Far from declaring past positions as inoperative, there is still denial, which was the subject of a New York Times article on Monday.
"Because after you get past the mind-numbing complexity of the derivatives that are at the heart of the current crisis, what’s going on is something we are all familiar with: denial,"Joe Nocera wrote. "Indeed, it is not all that different from what is going on in neighborhoods all over the country. Just as homeowners took out big loans and stretched themselves on the assumption that their chief asset — their home — could only go up, so did Wall Street firms borrow tens of billions of dollars to make subprime mortgage bets on the assumption that they were a sure thing."
Last week, Bank of Ireland economist Dan McLaughlin said Irish house prices are falling at a reduced pace but he omitted an important qualification from the producer of the price index permanentTSB, which said that July data was based on a small sample, which "was a factor in the very low decline in average prices during July."
Also last week, Bloxham Stockbrokers economist Alan McQuaid who a year ago was "sick to death" of critics of the Irish economy, forecast GDP growth of 4 per cent in 2010.
I wrote that while falling commodity prices, interest rates and an easing in the credit crisis, are realistic expectations for 2010 with the beginning of a global recovery, it would be a serious mistake to believe that the scenario of the ESRI's Medium Term Economic Review, would inevitably kick-in.
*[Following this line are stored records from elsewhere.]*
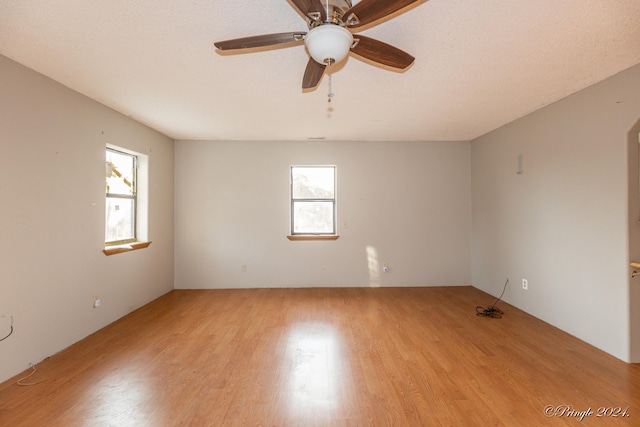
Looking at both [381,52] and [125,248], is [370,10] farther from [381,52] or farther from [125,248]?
[125,248]

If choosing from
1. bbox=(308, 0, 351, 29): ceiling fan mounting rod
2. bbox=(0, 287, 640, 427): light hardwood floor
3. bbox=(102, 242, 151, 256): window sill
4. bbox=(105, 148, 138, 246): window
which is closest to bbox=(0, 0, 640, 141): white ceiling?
bbox=(308, 0, 351, 29): ceiling fan mounting rod

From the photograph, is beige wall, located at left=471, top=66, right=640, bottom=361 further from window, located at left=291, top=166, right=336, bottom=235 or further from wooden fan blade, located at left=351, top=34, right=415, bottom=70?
window, located at left=291, top=166, right=336, bottom=235

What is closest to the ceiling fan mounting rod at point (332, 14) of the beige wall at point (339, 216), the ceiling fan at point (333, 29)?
the ceiling fan at point (333, 29)

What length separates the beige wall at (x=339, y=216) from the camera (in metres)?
4.70

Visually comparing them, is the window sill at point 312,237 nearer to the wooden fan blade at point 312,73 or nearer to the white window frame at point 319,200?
the white window frame at point 319,200

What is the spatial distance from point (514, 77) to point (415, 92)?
2.59 feet

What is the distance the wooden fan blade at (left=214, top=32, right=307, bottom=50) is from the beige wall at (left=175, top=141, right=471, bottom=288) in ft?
10.6

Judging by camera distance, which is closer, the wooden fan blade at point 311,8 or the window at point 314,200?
the wooden fan blade at point 311,8

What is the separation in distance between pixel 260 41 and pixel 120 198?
9.90 feet

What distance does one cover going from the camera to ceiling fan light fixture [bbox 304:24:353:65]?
139 cm

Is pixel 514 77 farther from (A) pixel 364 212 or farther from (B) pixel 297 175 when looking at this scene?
(B) pixel 297 175

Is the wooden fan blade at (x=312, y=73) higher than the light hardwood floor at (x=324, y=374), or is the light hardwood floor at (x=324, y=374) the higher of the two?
the wooden fan blade at (x=312, y=73)

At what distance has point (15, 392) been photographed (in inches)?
79.1

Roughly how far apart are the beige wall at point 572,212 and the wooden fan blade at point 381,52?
6.72 ft
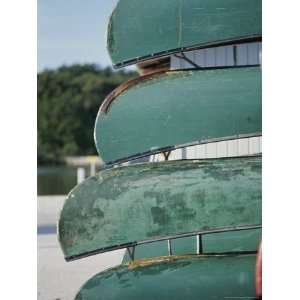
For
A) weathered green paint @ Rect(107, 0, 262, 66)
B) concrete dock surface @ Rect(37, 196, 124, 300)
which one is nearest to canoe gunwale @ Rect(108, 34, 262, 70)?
weathered green paint @ Rect(107, 0, 262, 66)

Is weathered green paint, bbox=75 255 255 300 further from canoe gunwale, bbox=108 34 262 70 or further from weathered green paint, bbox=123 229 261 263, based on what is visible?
canoe gunwale, bbox=108 34 262 70

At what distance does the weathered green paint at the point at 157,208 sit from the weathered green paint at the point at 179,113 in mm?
184

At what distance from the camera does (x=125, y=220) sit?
151 inches

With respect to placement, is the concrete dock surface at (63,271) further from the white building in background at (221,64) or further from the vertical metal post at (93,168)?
the white building in background at (221,64)

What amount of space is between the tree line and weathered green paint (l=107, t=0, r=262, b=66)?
0.16 meters

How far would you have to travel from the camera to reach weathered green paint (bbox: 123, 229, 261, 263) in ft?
12.7

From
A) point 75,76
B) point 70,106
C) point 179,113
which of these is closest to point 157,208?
point 179,113

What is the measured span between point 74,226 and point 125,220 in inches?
9.1

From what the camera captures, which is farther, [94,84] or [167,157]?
[94,84]

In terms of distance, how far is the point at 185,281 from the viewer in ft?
12.6

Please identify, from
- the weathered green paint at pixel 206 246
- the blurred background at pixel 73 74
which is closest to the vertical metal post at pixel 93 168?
the blurred background at pixel 73 74

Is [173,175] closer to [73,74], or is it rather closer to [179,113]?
[179,113]
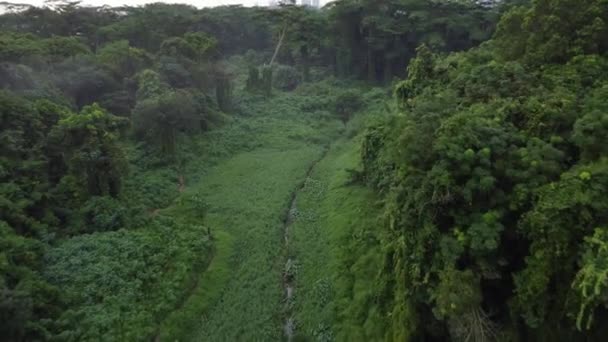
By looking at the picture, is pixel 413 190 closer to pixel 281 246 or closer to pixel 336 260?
pixel 336 260

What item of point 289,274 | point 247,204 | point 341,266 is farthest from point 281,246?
point 247,204

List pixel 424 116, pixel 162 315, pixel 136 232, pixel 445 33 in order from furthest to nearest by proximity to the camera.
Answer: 1. pixel 445 33
2. pixel 136 232
3. pixel 162 315
4. pixel 424 116

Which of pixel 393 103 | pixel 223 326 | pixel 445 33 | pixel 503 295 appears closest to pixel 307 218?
pixel 223 326

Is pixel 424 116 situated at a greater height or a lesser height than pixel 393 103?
greater

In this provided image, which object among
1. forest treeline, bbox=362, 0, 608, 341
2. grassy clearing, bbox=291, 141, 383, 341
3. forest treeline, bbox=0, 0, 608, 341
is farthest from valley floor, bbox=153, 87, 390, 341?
forest treeline, bbox=362, 0, 608, 341

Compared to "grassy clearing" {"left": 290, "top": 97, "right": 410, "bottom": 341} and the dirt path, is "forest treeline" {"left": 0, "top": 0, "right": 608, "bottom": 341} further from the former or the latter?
the dirt path

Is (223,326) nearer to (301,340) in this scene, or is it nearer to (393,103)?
(301,340)

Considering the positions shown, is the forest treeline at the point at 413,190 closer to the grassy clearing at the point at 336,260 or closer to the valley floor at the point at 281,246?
the valley floor at the point at 281,246
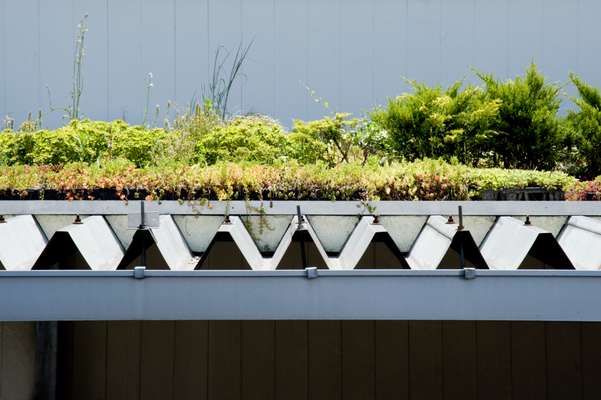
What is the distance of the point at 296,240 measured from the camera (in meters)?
3.23

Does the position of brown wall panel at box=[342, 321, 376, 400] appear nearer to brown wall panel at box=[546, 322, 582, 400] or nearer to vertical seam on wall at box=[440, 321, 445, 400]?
vertical seam on wall at box=[440, 321, 445, 400]

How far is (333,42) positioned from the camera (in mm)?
7836

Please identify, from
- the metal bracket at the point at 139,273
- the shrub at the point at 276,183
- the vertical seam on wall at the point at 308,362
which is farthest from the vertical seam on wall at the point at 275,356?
the metal bracket at the point at 139,273

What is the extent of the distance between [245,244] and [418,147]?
3.53m

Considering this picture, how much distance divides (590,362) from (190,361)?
132 inches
In the Irish Times on Tuesday, NUI Galway university economist Alan Ahearne said in relation to the question: How painful will the economic downturn be and long will it last?- "The simple and honest answer is that the slump will be severe and will probably last longer than most people think. The consensus among economic forecasters is for a moderate decline in real GDP this year, followed by a pick-up to low positive growth in 2009. A robust recovery, with growth of roughly 4 per cent, is pencilled in for 2010."